## TO DO
Each line of the material must be reproduced exactly; pictures stay out.

## RECORDS
"""
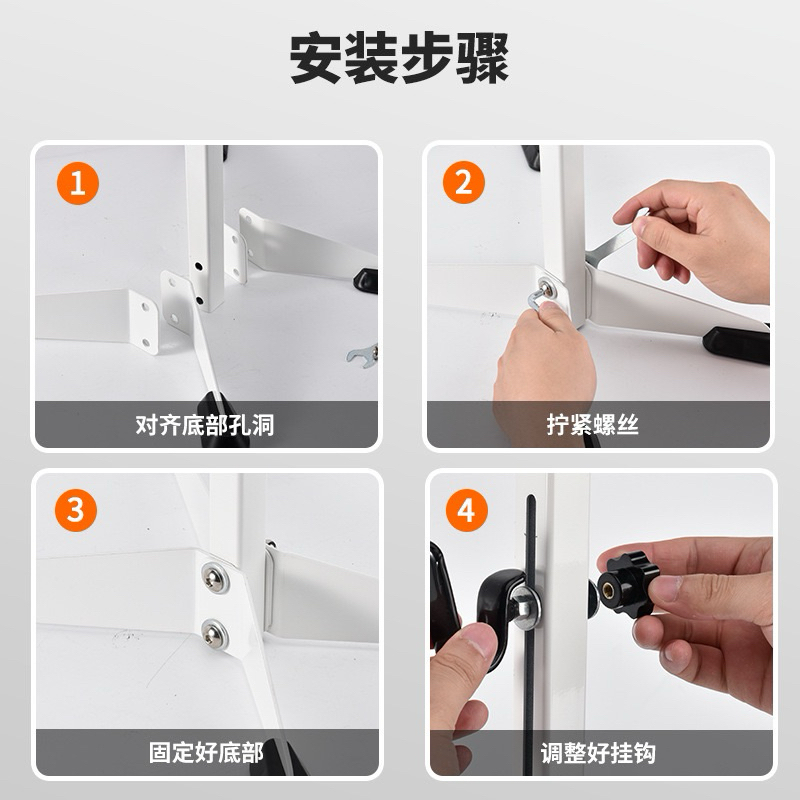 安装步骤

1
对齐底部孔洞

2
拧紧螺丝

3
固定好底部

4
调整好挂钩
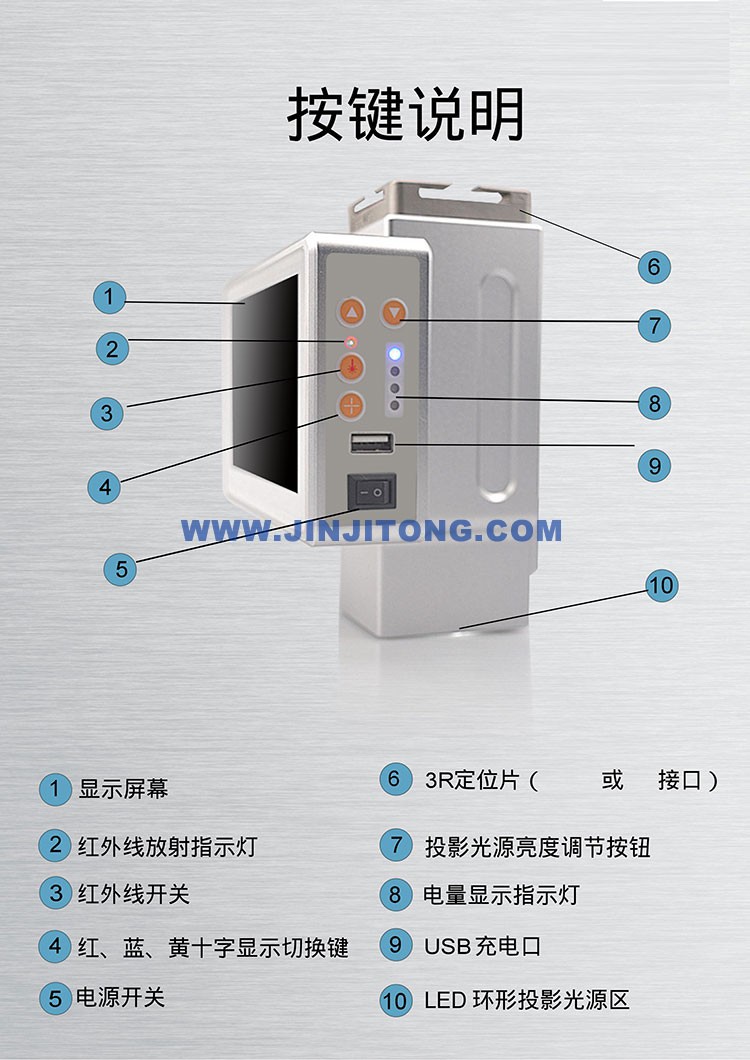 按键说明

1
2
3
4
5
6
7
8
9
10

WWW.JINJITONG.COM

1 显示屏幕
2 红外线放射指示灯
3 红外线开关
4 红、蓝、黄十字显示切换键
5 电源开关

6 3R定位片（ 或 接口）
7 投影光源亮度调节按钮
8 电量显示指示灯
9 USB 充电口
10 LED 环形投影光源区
"""
## TASK RESPONSE
 安装步骤

1
对齐底部孔洞

2
拧紧螺丝

3
固定好底部

4
调整好挂钩
 按键说明

1
2
3
4
5
6
7
8
9
10

WWW.JINJITONG.COM

1 显示屏幕
2 红外线放射指示灯
3 红外线开关
4 红、蓝、黄十字显示切换键
5 电源开关

6 3R定位片（ 或 接口）
7 投影光源亮度调节按钮
8 电量显示指示灯
9 USB 充电口
10 LED 环形投影光源区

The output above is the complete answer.